- [LESETEXT]:
Hätte jemand eine Idee was da nicht stimmen könnte ?


----------



## Shorty484 (24. März 2012)

Was ist es denn für ein Netzteil? Bei nem billigen NoName NT kanns durchaus passieren das es zu schwach ist. Oder prüfe mal, ob Du die Grafikkarte an einen anderen Strang des NTs anschließen kannst wie HDD und Laufwerke. Damit wäre die Leistung besser verteilt.


----------



## Hanibal12 (24. März 2012)

Ok, das Problem das sich der Computer ausschaltet ist weg... Heute konnte ich die Karte normal belasten und es gab anfänglich keine Probleme.

Natürlich gibt es jetzt aber ein anderes Problem, wenn ich die Karte etwas länger belaste (BF3, Assassins Creed) treten irgendwann plötzlich Grafikfehler auf. Die sind ganz unterschiedlich, bei BF waren es Striche und bei AC hat sich ein Teil des Bildes auf die andere Seite des Monitors verschoben... ganz eigenartig. 
Die Fehler waren auch in Windows zu sehen und gingen erst durch einen Neustart weg.

- [EINTRÄGE DES DATENSATZES]:
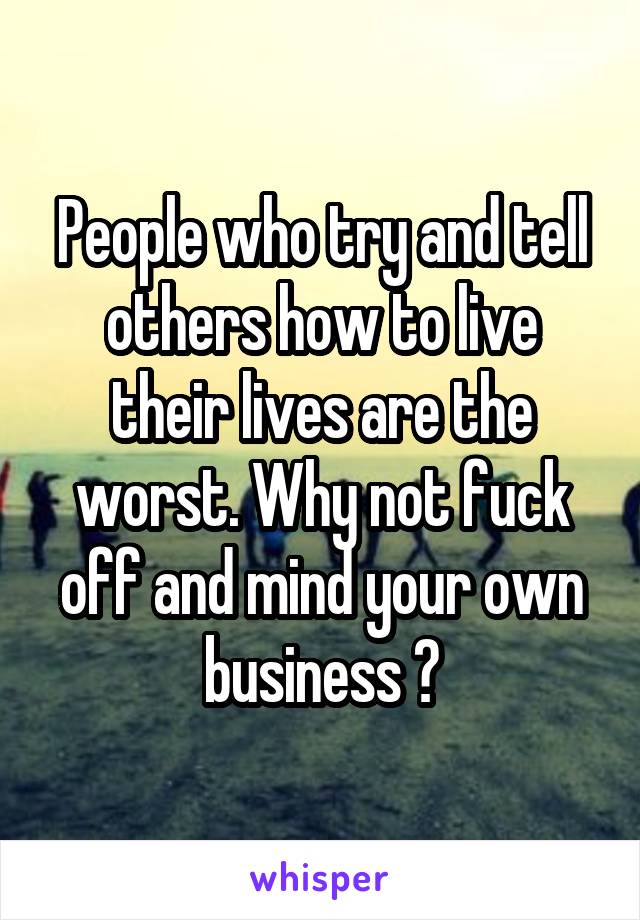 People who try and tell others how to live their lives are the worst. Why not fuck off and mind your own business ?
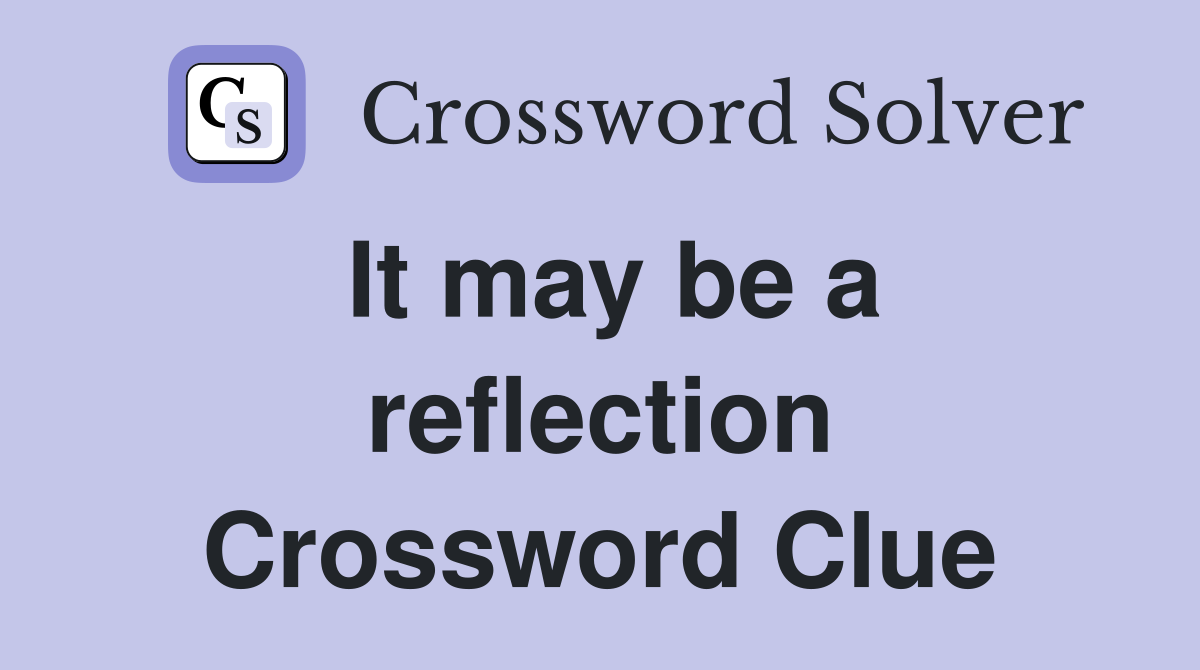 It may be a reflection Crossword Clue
--
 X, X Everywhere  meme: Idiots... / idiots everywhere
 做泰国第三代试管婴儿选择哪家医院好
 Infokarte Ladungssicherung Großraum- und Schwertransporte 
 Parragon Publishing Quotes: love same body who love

- [DEINE AUFGABE]: Schreibe den Abschnitt des Lesetexts ab, der mit den Worten "Was ist es denn" beginnt und nach "Hanibal12 (24. März 2012)" endet. Ersetze dabei "Grafikkarte" durch "Videokarte".

- [LÖSUNG ZUR AUFGABE]:
Was ist es denn für ein Netzteil? Bei nem billigen NoName NT kanns durchaus passieren das es zu schwach ist. Oder prüfe mal, ob Du die Videokarte an einen anderen Strang des NTs anschließen kannst wie HDD und Laufwerke. Damit wäre die Leistung besser verteilt.


----------



## Hanibal12 (24. März 2012)